Why We Fall in Love with Philanthropy: Three Tips To Encourage Charitable Behavior

Regardless of your workplace, certain buzzwords seem to be completely unavoidable. Empty phrases and ambiguous idioms like “think outside the box,” “pick your brain,” and “synergy” permeate office conversation everywhere. However, there is one business buzzword that is not only incredibly meaningful, but also increasingly important – corporate social responsibility.
Corporate social responsibility or CSR is a form of policy that involves self-regulation in terms of a company’s impact in the world beyond the black-and-white mechanism of demand-supply economics. This mindset, that a for-profit organization exists to do more than just make money, should be at the heart of every firm, regardless of its field. The good news is that this exact concept is, in fact, more mainstream than ever before.

*What you need to do*.
**A)** According to the passage on corporate social responsibility, which business buzzword is both meaningful and increasingly important?
**B)** Continue the passage on corporate social responsibility, starting right after its final sentence.

*Information given*.

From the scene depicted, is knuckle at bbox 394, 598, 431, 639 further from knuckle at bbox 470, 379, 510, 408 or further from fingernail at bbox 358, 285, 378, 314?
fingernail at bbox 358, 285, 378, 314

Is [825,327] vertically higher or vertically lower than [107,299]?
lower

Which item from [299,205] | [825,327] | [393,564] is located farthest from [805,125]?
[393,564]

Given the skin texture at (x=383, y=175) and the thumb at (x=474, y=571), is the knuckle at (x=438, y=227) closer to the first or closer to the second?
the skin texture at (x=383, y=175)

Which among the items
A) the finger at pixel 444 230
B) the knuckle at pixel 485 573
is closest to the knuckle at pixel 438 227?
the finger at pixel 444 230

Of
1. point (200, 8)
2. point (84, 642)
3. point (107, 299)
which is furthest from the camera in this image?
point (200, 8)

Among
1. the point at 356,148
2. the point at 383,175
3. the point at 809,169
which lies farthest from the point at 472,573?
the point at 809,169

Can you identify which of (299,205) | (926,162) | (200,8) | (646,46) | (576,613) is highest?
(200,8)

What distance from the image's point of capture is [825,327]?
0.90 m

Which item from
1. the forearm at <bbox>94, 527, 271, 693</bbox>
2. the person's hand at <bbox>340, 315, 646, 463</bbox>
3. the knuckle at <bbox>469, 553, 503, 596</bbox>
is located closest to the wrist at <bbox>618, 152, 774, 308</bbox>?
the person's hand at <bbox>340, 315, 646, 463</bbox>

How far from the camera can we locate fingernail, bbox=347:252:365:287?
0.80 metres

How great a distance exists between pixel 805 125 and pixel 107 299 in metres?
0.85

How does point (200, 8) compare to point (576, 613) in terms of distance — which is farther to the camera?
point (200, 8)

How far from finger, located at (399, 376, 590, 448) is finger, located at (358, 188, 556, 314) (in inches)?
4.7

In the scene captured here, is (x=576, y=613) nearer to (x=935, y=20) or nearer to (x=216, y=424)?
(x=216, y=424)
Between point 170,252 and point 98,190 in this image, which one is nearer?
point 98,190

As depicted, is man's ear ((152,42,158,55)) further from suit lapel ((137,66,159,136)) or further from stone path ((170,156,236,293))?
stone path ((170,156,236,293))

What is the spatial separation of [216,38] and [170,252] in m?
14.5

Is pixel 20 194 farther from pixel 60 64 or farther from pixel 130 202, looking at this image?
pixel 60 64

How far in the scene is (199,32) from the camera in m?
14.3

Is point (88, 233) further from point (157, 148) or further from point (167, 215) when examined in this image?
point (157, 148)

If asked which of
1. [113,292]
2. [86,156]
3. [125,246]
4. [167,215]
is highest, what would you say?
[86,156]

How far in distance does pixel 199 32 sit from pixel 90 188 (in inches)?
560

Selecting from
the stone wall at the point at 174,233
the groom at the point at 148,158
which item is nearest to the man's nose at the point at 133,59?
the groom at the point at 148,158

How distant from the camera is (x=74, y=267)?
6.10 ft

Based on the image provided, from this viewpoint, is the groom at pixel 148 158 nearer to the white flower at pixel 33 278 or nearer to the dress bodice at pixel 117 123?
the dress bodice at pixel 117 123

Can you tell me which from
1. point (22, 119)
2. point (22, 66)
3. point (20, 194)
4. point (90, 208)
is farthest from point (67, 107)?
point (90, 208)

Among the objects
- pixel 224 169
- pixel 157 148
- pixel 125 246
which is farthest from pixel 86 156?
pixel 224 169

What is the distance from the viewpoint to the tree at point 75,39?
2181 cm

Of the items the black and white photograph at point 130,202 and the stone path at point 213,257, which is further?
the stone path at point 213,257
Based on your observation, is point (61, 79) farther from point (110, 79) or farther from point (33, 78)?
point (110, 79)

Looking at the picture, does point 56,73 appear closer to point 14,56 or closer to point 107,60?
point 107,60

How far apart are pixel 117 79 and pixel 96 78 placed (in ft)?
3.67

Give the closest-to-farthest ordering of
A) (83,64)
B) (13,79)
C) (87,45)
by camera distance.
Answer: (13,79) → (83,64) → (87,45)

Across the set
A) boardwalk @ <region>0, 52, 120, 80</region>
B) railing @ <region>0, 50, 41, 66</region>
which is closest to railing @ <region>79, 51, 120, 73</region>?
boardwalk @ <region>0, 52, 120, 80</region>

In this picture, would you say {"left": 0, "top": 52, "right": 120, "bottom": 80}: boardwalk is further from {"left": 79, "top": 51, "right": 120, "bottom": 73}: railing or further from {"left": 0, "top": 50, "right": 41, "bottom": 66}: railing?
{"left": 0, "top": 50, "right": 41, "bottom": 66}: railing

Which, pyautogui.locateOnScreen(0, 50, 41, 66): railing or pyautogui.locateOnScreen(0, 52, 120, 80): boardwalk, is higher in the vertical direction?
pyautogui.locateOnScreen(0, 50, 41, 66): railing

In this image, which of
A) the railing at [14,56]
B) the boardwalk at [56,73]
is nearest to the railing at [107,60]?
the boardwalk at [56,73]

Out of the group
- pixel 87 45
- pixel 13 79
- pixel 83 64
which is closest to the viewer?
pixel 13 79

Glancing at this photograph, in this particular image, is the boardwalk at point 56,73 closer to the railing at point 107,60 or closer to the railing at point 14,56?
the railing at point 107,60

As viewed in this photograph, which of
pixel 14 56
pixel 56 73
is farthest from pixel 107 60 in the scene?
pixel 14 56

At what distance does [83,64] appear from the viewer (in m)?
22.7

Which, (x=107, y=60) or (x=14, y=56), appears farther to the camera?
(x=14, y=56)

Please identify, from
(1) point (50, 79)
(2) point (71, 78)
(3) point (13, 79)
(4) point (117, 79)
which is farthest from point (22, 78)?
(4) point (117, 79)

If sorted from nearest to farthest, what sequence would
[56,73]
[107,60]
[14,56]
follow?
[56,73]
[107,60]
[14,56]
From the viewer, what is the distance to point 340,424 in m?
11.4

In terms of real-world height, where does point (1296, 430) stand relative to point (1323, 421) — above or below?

*Numbered responses*.
**A)** Corporate social responsibility

**B)**
Advanced Cognitive Enhancement (ACE) Clinics has embraced the value of giving back to the community from the start. The very services we provide are overtly geared to improving the lives of our patients. It is only logical that this commitment to making positive impacts on our clients extend to the way we behave as an organization. There are a number of reasons that you too, as an individual or as an entrepreneur, should want to do the same. Business donate for a variety of reasons, but the biggest one is that it just makes sense. It enjoys sustainable success, a company should do what it can to ensure its community is also successful. People, specifically, have a larger variety of excellent reasons to donate time or money to good causes. Here are three critical things to remember when encouraging your patrons, friends, or family members to give back.

Give from the Heart

Humans are an emotional species. That is not to say we cannot also be thoroughly intellectual and logical in many scenarios. However, time and again you will find that the heart, not the head, inspires the most dramatic and immediate action. Every nonprofit has a responsibility to prove its expert stewardship of donated money and management of volunteers’ time, but there needs to be more than just numbers to the story. An emotional appeal is often the most impactful. To encourage selfless behavior, like donations, you need to provide ample context. It is not enough to simply outline how giving to your cause will benefit the cause – you need to give people a reason to feel amazing about doings so.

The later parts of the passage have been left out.